* **Problem to solve**:
Put every line of the records below into a numbered list, leaving out the blank lines.

[START OF Extracted entries]

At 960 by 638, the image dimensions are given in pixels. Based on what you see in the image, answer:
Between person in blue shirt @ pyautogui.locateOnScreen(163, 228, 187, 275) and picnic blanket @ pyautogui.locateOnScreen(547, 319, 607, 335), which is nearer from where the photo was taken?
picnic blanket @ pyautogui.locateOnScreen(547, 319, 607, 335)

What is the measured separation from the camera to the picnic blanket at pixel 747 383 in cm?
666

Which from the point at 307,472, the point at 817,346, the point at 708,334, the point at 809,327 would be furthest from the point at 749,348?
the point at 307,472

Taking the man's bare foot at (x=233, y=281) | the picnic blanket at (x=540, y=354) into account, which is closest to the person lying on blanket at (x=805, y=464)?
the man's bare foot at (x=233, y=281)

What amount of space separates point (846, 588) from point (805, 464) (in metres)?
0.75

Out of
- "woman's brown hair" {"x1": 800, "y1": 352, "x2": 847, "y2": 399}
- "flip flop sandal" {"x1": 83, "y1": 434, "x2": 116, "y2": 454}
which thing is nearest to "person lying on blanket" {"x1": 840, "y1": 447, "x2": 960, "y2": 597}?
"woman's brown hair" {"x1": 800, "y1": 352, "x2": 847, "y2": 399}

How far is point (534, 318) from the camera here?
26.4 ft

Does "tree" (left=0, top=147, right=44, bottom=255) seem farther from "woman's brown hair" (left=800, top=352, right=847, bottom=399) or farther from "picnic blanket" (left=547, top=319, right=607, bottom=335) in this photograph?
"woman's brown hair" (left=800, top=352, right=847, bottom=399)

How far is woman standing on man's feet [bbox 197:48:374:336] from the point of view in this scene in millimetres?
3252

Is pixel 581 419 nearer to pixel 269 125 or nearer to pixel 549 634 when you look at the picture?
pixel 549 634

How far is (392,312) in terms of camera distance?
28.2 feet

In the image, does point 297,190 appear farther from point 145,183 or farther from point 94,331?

[END OF Extracted entries]

* **Answer below**:
1. At 960 by 638, the image dimensions are given in pixels. Based on what you see in the image, answer:
2. Between person in blue shirt @ pyautogui.locateOnScreen(163, 228, 187, 275) and picnic blanket @ pyautogui.locateOnScreen(547, 319, 607, 335), which is nearer from where the photo was taken?
3. picnic blanket @ pyautogui.locateOnScreen(547, 319, 607, 335)
4. What is the measured separation from the camera to the picnic blanket at pixel 747 383 in cm?
5. 666
6. Which from the point at 307,472, the point at 817,346, the point at 708,334, the point at 809,327 would be furthest from the point at 749,348?
7. the point at 307,472
8. Taking the man's bare foot at (x=233, y=281) | the picnic blanket at (x=540, y=354) into account, which is closest to the person lying on blanket at (x=805, y=464)?
9. the man's bare foot at (x=233, y=281)
10. What amount of space separates point (846, 588) from point (805, 464) (in metres)?
11. 0.75
12. Out of
13. - "woman's brown hair" {"x1": 800, "y1": 352, "x2": 847, "y2": 399}
14. - "flip flop sandal" {"x1": 83, "y1": 434, "x2": 116, "y2": 454}
15. which thing is nearest to "person lying on blanket" {"x1": 840, "y1": 447, "x2": 960, "y2": 597}?
16. "woman's brown hair" {"x1": 800, "y1": 352, "x2": 847, "y2": 399}
17. How far is point (534, 318) from the camera here?
18. 26.4 ft
19. Does "tree" (left=0, top=147, right=44, bottom=255) seem farther from "woman's brown hair" (left=800, top=352, right=847, bottom=399) or farther from "picnic blanket" (left=547, top=319, right=607, bottom=335) in this photograph?
20. "woman's brown hair" (left=800, top=352, right=847, bottom=399)
21. How far is woman standing on man's feet [bbox 197:48:374:336] from the point of view in this scene in millimetres?
22. 3252
23. Is pixel 581 419 nearer to pixel 269 125 or nearer to pixel 549 634 when you look at the picture?
24. pixel 549 634
25. How far is (392,312) in terms of camera distance?
26. 28.2 feet
27. In the image, does point 297,190 appear farther from point 145,183 or farther from point 94,331?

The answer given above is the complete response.